* _SUPPLIED RECORDS_
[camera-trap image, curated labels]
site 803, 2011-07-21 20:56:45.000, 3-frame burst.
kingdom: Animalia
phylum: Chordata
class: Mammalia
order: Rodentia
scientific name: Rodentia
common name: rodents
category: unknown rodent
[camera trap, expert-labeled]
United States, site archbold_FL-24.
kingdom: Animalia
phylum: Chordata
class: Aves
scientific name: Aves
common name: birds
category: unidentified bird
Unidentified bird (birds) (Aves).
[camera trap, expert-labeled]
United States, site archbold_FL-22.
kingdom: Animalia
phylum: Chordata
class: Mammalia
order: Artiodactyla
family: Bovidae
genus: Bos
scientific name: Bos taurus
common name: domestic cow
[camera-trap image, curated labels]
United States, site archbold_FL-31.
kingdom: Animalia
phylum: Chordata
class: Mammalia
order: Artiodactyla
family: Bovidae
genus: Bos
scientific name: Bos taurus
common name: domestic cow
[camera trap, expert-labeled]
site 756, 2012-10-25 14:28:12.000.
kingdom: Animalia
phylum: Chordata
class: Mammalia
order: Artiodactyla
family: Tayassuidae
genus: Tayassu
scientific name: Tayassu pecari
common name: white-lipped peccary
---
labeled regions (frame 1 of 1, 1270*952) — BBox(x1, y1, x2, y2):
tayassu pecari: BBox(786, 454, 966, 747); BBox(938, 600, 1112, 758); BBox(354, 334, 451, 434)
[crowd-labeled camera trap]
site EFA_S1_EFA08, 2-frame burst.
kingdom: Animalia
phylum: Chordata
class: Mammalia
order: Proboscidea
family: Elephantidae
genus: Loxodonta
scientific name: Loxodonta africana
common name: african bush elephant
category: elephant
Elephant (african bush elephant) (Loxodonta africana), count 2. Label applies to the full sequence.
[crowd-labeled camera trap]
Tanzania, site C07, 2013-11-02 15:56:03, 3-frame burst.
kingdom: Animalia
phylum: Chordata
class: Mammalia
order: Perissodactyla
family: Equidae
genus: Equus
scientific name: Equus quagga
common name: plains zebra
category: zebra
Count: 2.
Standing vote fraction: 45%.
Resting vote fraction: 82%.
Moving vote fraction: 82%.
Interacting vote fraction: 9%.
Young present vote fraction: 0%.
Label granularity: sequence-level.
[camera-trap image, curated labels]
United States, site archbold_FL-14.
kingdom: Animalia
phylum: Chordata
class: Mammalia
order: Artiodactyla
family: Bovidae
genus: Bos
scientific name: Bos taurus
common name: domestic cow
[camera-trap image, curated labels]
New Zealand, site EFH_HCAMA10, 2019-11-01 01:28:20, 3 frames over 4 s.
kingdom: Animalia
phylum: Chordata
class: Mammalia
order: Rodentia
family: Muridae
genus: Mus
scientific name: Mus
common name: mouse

* _ASSIGNMENT_
Write the number of data lines with "United", nothing else.

* _EXERCISE RESULT_
4